## Excerpt provided
↓↓↓
Skip to content
October 31, 2006 / Steven Pousty

Geoprocessing error translation – the middle finger

So I do a buffer off of 11,227 features and of course I can’t choose dissolve in the buffer procedure otherwise it crashes. I check the geometry several times to make sure it is clean and it is fine (according to GP). My buffer completes and then I decide to dissolve as a seperate process. I am using a PGDB and I compress it first and then check the geometry one more time and then fire off:

Executing (Dissolve_3): Dissolve crlf2mi C:\data\newModels\geodatabase\scratch.mdb\crlf2midiss # # MULTI_PART
Start Time: Mon Oct 30 13:25:39 2006
Sorting Geometries…
Dissolving Geometries…
Error in executing function
Failed to execute (Dissolve_3).
End Time: Mon Oct 30 20:08:30 2006 (Elapsed Time: 6 hours 42 minutes 51 seconds)

DO YOU SEE THAT TIME! I sat there without using my machine for most of the afternoon (because I don’t want to have someone tell me that I was using memory that GP needed). I left it running over night and that is what greeted me this morning. I kept checking to make sure my PGDB was well below 2 gigs and it never got close. Thank goodness I had other work to do yesterday afternoon on another computer, but I am PO’ed. Can someone please tell me how GP is the way forward? Oh yeah, and just for kicks GP doesn’t release the memory it was consuming so I am left with 1.7gigs being used.
↑↑↑
## Set problem 1
Quote everything in the geoprocessing post from "Skip to content" down to "to execute (Dissolve_3).".
## Set problem 2
According to the geoprocessing post, how long did the failed Dissolve run take?

## Stored data entries
↓↓↓
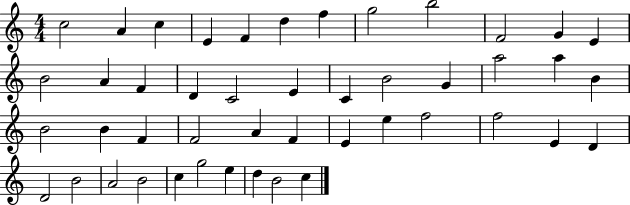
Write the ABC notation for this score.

X:1
T:Untitled
M:4/4
L:1/4
K:C
c2 A c E F d f g2 b2 F2 G E B2 A F D C2 E C B2 G a2 a B B2 B F F2 A F E e f2 f2 E D D2 B2 A2 B2 c g2 e d B2 c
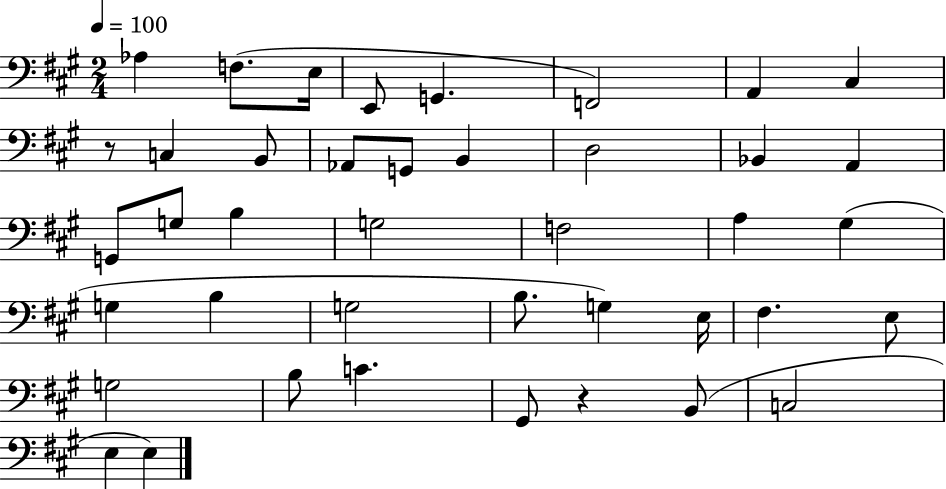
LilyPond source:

{
  \clef bass
  \numericTimeSignature
  \time 2/4
  \key a \major
  \tempo 4 = 100
  aes4 f8.( e16 | e,8 g,4. | f,2) | a,4 cis4 | \break r8 c4 b,8 | aes,8 g,8 b,4 | d2 | bes,4 a,4 | \break g,8 g8 b4 | g2 | f2 | a4 gis4( | \break g4 b4 | g2 | b8. g4) e16 | fis4. e8 | \break g2 | b8 c'4. | gis,8 r4 b,8( | c2 | \break e4 e4) | \bar "|."
}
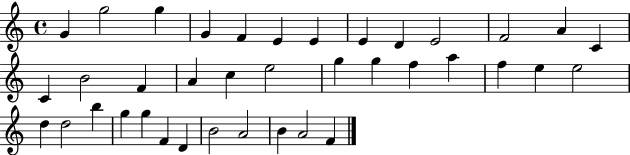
G4/q G5/h G5/q G4/q F4/q E4/q E4/q E4/q D4/q E4/h F4/h A4/q C4/q C4/q B4/h F4/q A4/q C5/q E5/h G5/q G5/q F5/q A5/q F5/q E5/q E5/h D5/q D5/h B5/q G5/q G5/q F4/q D4/q B4/h A4/h B4/q A4/h F4/q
↑↑↑
## Correct output 1
Skip to content
October 31, 2006 / Steven Pousty

Geoprocessing error translation – the middle finger

So I do a buffer off of 11,227 features and of course I can’t choose dissolve in the buffer procedure otherwise it crashes. I check the geometry several times to make sure it is clean and it is fine (according to GP). My buffer completes and then I decide to dissolve as a seperate process. I am using a PGDB and I compress it first and then check the geometry one more time and then fire off:

Executing (Dissolve_3): Dissolve crlf2mi C:\data\newModels\geodatabase\scratch.mdb\crlf2midiss # # MULTI_PART
Start Time: Mon Oct 30 13:25:39 2006
Sorting Geometries…
Dissolving Geometries…
Error in executing function
Failed to execute (Dissolve_3).

## Correct output 2
6 hours 42 minutes 51 seconds